Я распахнул боковую дверцу в загончик Дикаря. И увидел Рыжика — она пряталась за длинными жирафьими ногами.
Старик застонал.
Кутер захихикал еще громче.
— Взяли даму на прицеп, как я погляжу! Всегда хотел сделать так же!
Рыжик выбралась наружу, сметая с лица налипшие соломинки, а Кутер с хитрой ухмылкой подошел ближе.
— Ну раз уж она у вас уже всему обучена, может, отдадите ее мне вместе с жирафом? — предложил он, обведя дулом ее бюст.
Рыжик оттолкнула обрез и хотела было броситься к нам, но коротышка силой остановил ее и продолжил оглаживать своей пушкой. Я смотрел на это, и от осознания того, что не могу ей ничем помочь, искры ярости в моей душе жарко запылали — совсем как в то утро, когда я выстрелил в отца. Если еще мгновением раньше, когда истошный заячий стон выбил меня из равновесия, я едва удержался от того, чтобы не начистить этому наглецу с обрезом в руках его наглую задницу, нисколько не боясь схлопотать от него пулю, то теперь, при виде того, как он оглаживает Рыжика, я уже никак не мог отделаться от безрассудных мыслей. Должно быть, Старик прочел это по моему лицу, потому что тут же подошел поближе и громко проговорил:
— Надо сказать ему правду, малец, так будет лучше, — прогремел он и многозначительно поглядел на меня. Потом повернулся к коротышке и кивнул на Красавицу. — Она ранена.

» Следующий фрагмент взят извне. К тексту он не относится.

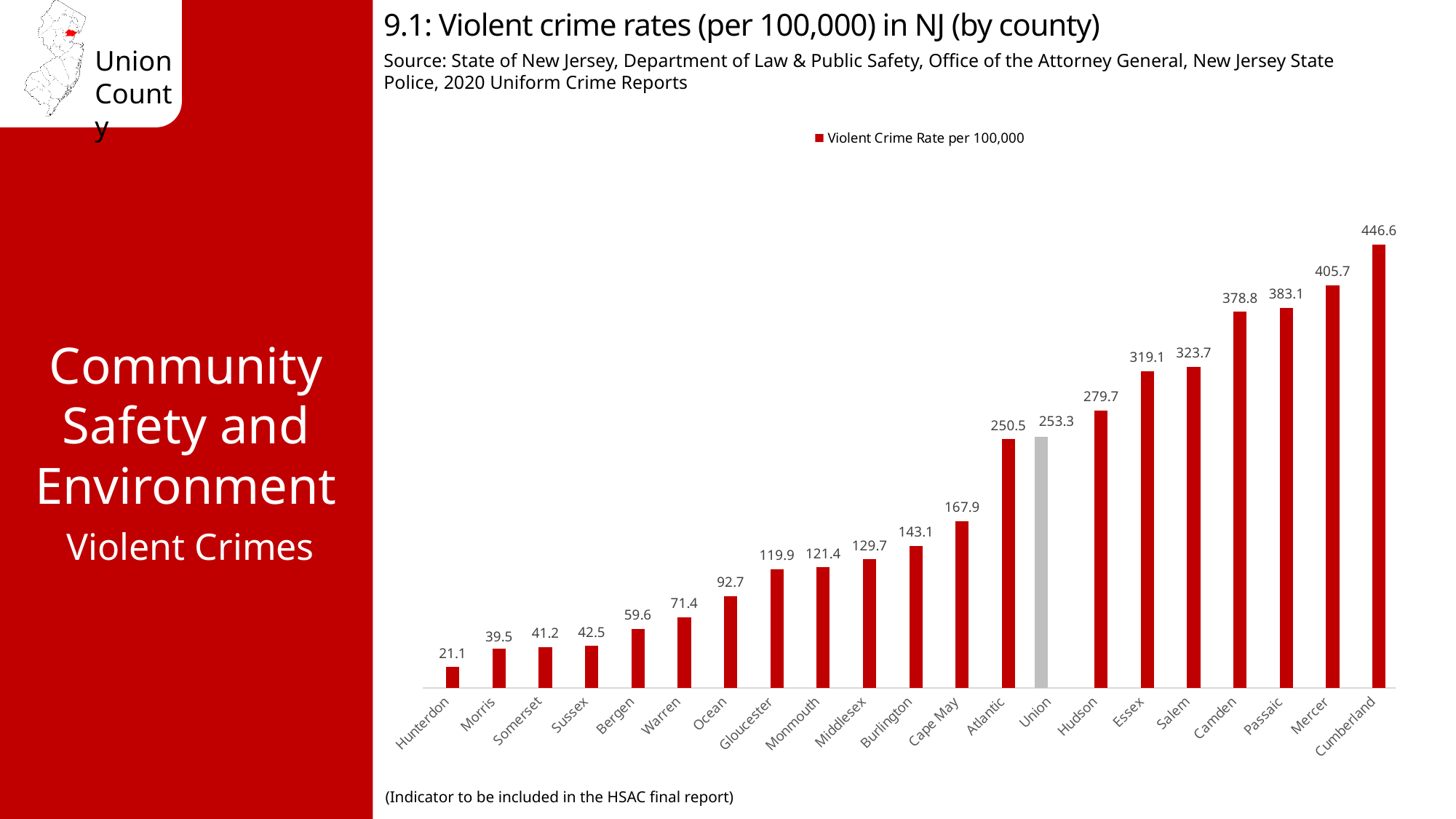
How many series does the legend list? 1 How many counties are shown in the chart? 21 What is the difference between the violent crime rates of Mercer and Passaic? 22.6 Which county has the highest violent crime rate? Cumberland Which county's bar is coloured grey instead of red? Union Which county has the lowest violent crime rate? Hunterdon What is the difference between the violent crime rates of Cumberland and Union? 193.3 What kind of chart is shown on the slide? Bar chart What is the violent crime rate per 100,000 for Union County? 253.3 Which county has a higher violent crime rate, Essex or Salem? Salem What is the violent crime rate per 100,000 for Hudson County? 279.7 Do the values rise or fall moving from left to right along the x axis? Rise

Кутер сощурился и сделал Старику знак, чтобы тот показал рану.
— Мне больной жираф ни к чему. Дай-ка гляну, что там да как.
Рыжик торопливо отошла в сторону, а Старик распахнул боковую дверцу загончика Красавицы и тоже отступил.
— Ты тоже отойди, встань с другой стороны, — велел мне коротышка и стал ждать, пока я послушаюсь.
Эта самая дверь доставала нам со Стариком до плеча. А вот коротышка без труда вошел бы в нее, даже не наклонив головы. Красавица стояла у самой двери, всего в нескольких дюймах от него, и перебирала передними ногами.